T. Geßner - B. HAASDONK - R. KENDE - M. LENZ - M. METSCHER - R. NEUBAUER - M. OHLBERGER - W. ROSENBAUM - M. RUMPF - R. SCHWöRER - M. SPIELBERG - U. WEIKARD

Together with a rapid development of computer hardware, sophisticated, efficient numerical algorithms allow simulation computations of complex physical phenomena. Methods, such as Finite Volume, Multigrid Finite Element schemes, Sparse Grid, Wavelet approaches, and Particle Methods or Gridless Discretizations all carry their own, tailored data structures, which reflect the decomposition of the function spaces as well as the decomposition in physical space.
Multiresolutional visualization on numerical data is described as an indispensable ingredient of real time interactive post processing. The typically enormous data bases are locally resolved on different levels of detail to achieve a significant saving of CPU and rendering time.

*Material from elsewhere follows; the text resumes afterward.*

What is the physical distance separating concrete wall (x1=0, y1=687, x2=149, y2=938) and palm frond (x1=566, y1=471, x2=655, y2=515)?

For efficient data analysis and graphical post processing the method of spatial, hierarchical subdivision combined with the recovery of the local function spaces is presented. To manage a variety of different numerical data a general procedural interface to arbitrary large numerical data sets is presented. This leads to a visualization beyond prescribed data formats. Discrete numerical solution data is directly addressed in the user's data structures. Furthermore the procedural interface supports a flexible method of local error measurement, again encapsulated in certain user supplied functions. The software conception, its data classes and methods are described and the setup of the corresponding procedural user interfaces is discussed in detail.
Examples from various numerical methods and different data bases underline the applicability of the proposed concept.